MediFor - Media Forensics

Project executive summary

The FENCE - the subproject lead by University of Florence and included in the MediFor project framework - aims at designing a set of reliable forensic tools based on the visual analysis of image physical properties. These tools will detect and locate several kinds of image manipulations working in a completely automatic way.

The core technical challenge of FENCE is to build a computational architecture capable of assessing the physical integrity of an image included in a very large dataset, with no manual input or any other a priori information about its visual content. This process involves the automatic detection/localization of scene level characteristics, that typically require the human assistance.

The above challenge can be addressed through a sequence of three intermediate goals: first, a general, modular framework (GOAL 1) to build and evaluate vision-based forensic approaches for physical integrity assessment will be defined. Then, based on the proposed framework, modules that will exploit specific image physical properties for detecting important types of image forgeries will be designed and implemented (GOAL 2). Finally, the implemented modules will be refined within an attacker-aware scenario, thus improving both their effectiveness and robustness (GOAL 3).
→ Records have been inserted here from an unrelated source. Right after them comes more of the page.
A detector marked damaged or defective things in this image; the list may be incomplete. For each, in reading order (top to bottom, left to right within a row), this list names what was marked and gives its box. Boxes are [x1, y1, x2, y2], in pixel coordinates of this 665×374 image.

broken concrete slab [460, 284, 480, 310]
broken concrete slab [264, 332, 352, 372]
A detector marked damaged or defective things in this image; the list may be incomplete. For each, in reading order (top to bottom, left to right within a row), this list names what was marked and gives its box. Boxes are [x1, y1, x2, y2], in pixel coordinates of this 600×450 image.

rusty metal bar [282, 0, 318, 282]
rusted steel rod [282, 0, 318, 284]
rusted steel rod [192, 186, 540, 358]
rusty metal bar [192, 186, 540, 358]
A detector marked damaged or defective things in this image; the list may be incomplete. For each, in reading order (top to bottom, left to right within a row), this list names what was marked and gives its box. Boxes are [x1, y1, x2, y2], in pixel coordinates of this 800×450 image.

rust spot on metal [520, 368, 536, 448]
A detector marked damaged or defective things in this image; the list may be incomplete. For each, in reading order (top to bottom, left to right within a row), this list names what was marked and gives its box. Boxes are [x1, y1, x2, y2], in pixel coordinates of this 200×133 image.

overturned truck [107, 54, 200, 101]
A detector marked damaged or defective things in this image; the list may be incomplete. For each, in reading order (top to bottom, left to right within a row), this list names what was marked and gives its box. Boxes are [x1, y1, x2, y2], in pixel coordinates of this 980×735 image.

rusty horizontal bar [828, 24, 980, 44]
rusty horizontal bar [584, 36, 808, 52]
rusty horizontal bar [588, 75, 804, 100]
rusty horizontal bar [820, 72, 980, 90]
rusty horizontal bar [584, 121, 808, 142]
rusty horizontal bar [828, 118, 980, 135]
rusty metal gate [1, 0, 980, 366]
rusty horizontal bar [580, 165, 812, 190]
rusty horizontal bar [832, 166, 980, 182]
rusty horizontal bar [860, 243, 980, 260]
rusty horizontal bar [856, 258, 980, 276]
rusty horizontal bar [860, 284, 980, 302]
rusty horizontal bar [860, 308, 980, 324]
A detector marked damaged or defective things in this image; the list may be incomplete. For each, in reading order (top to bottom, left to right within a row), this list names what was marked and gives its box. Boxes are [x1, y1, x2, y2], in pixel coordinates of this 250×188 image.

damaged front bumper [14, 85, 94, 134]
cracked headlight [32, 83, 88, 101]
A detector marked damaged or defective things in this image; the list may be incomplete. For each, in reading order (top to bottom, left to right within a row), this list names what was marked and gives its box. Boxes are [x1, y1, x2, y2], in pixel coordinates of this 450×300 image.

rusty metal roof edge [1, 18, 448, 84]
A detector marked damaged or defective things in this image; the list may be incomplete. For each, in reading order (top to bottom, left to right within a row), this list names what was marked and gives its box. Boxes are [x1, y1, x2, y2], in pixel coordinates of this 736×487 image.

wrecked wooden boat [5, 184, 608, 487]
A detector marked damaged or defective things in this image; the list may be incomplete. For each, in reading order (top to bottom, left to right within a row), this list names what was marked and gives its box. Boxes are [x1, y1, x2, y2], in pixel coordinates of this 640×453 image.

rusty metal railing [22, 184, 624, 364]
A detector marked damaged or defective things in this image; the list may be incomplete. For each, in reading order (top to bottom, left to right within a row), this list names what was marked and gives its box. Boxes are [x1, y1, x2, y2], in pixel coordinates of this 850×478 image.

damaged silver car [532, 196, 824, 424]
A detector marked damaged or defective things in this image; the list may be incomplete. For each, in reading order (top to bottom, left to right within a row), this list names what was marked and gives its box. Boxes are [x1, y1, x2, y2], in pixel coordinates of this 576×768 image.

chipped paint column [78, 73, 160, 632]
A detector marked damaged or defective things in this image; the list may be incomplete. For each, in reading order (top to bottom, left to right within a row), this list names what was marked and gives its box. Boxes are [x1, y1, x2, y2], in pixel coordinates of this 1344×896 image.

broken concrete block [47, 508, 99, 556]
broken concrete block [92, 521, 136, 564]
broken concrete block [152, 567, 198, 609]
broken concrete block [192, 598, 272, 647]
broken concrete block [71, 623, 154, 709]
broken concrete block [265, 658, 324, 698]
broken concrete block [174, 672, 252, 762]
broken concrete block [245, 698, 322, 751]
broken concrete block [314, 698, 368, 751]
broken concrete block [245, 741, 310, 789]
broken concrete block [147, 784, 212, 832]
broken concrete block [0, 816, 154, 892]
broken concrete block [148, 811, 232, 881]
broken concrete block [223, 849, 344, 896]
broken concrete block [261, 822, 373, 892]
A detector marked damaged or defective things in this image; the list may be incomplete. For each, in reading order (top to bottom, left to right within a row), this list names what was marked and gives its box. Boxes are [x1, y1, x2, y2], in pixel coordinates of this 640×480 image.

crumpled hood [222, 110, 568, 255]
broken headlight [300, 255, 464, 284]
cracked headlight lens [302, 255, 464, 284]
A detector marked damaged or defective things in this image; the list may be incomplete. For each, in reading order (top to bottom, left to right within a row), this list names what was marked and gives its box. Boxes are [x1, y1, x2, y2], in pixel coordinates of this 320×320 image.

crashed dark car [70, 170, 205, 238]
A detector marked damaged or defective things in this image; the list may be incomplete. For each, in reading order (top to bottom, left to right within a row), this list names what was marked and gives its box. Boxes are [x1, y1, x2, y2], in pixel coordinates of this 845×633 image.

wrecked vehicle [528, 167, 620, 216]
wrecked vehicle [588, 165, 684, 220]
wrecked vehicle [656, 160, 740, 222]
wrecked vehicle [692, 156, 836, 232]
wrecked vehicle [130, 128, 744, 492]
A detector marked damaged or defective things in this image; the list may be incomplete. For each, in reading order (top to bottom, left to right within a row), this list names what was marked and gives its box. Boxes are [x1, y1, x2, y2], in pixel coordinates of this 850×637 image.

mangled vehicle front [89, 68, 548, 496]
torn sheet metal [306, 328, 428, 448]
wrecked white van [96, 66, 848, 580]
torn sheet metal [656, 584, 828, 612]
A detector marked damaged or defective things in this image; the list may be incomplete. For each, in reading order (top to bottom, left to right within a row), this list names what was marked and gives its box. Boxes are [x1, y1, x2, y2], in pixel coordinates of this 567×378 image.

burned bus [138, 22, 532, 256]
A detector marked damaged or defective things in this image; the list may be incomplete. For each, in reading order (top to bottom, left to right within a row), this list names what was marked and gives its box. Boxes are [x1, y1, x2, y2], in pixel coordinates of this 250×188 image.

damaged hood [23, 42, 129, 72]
The main drawback of state-of-the-art physical integrity based solutions is that it is difficult to apply them in an application scenario like the one contemplated in MediFor, requiring that huge amounts of visual data be automatically processed. As a matter of fact, all the available forensic solutions typically require the interaction of a user that manually selects some image characteristics to be exploited for integrity assessment. Moreover, until today nobody has been able to objectively evaluate the performance of forensics solutions, partly due to the impossibility to test human assisted procedures on massive amounts of data, and partly given the unpredictability of human annotation accuracy.

The main novelties of our work are intertwined with the project goals described above. First, the new framework will provide a solid methodology for the definition of novel forensic modules, with clear computational procedures and assessment protocols. Second, the proposed modules will exploit advanced computer vision technologies to avoid any manual intervention during the extraction of image characteristics and their subsequent analysis. This will be a major improvement w.r.t. the state-of-the-art in digital forensics. Third, the inclusion of counter forensic methods into the design loop will provide us with an in-deep understanding of the critical points of each module and suggest a way to overcome them.

If successful, FENCE will allow the application of forensic procedures to large volumes of visual data, thus making possible the timely and automatic exposure of forgeries, thus helping governments and international organizations to better contrast digital crimes and contribute to a safer society.